◆ Task details
Reproduce, unchanged, everything from the line containing "this 250×188 image." down to the line containing "damaged hood [25, 61, 121, 103]", including both of those lines.

— Start of Given records —

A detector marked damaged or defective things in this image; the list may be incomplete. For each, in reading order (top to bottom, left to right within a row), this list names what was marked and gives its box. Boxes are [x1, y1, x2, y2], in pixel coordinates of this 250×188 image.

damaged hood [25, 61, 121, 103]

— End of Given records —
— Start of Given records —

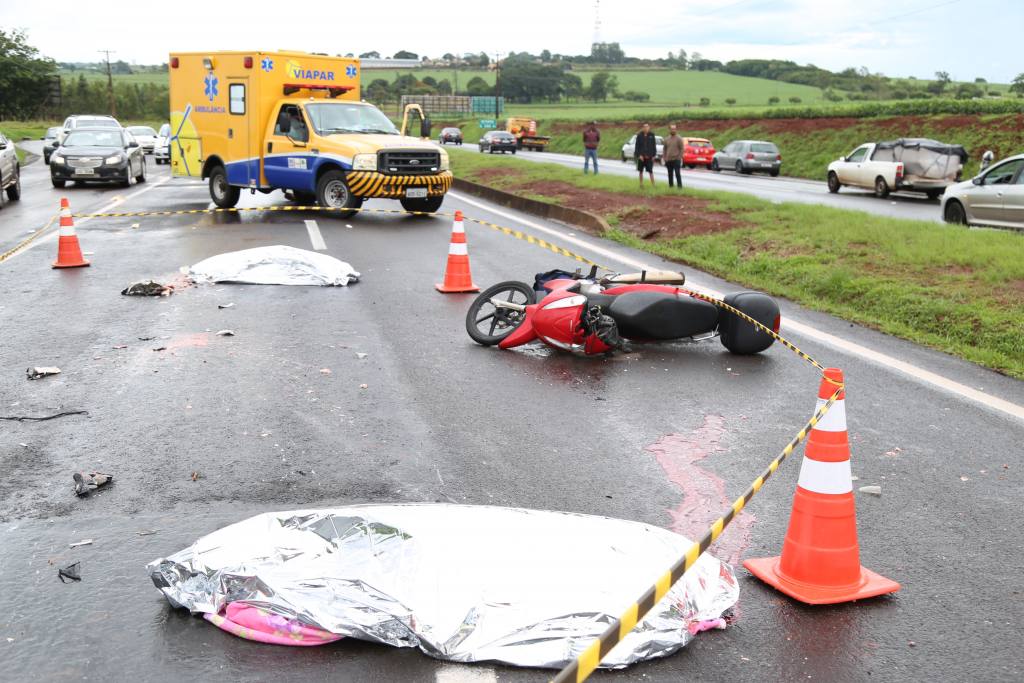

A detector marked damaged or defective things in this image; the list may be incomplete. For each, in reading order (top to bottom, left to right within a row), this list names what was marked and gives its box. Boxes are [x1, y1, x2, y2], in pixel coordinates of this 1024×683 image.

— End of Given records —
— Start of Given records —

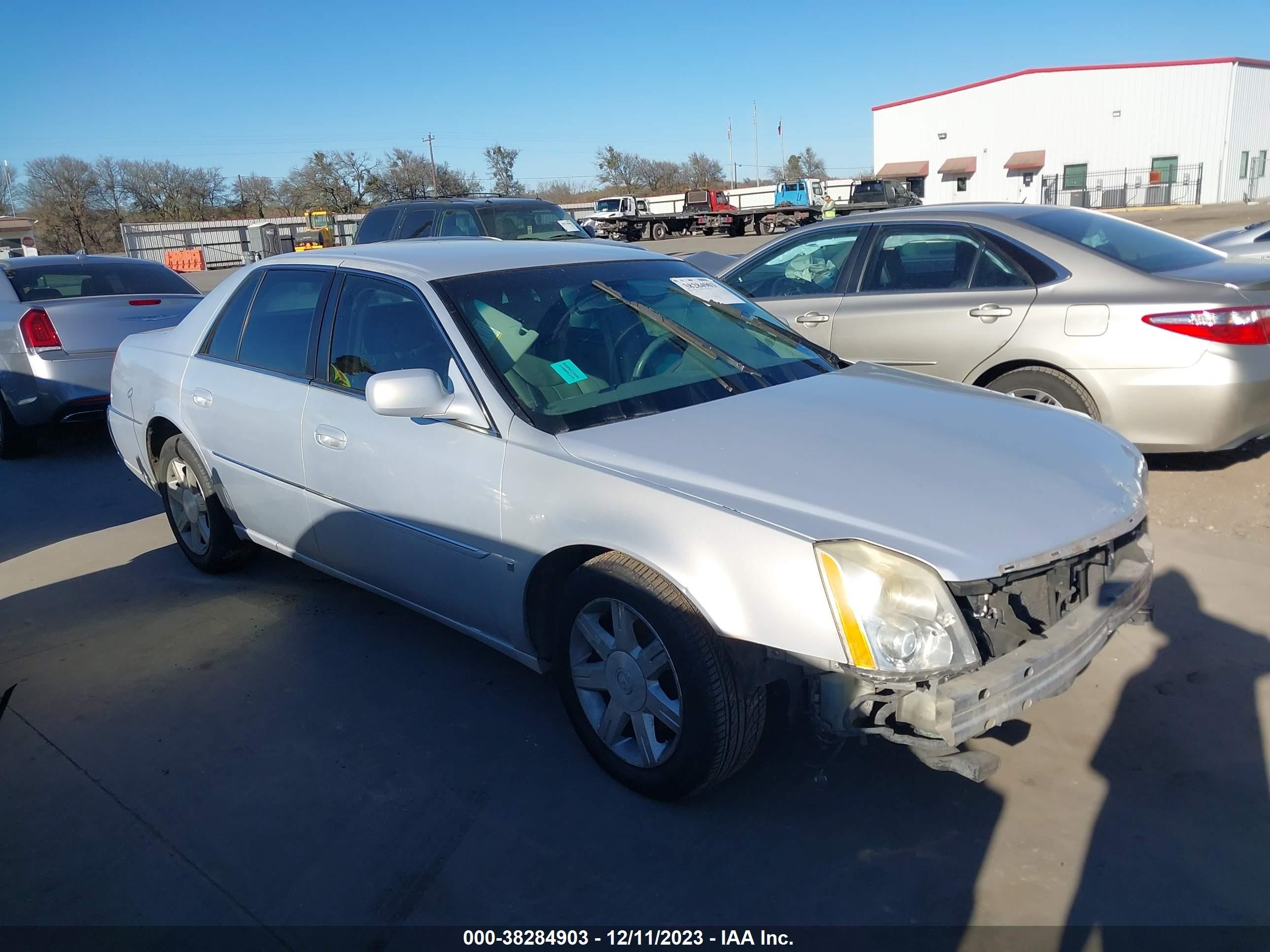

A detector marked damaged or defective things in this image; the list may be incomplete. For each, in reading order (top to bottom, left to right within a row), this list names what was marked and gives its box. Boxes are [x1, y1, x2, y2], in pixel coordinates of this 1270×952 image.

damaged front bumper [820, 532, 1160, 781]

— End of Given records —

◆ Response to the task
A detector marked damaged or defective things in this image; the list may be incomplete. For each, in reading order (top to bottom, left to right within a row), this list names what was marked and gives its box. Boxes are [x1, y1, x2, y2], in pixel coordinates of this 250×188 image.

damaged hood [25, 61, 121, 103]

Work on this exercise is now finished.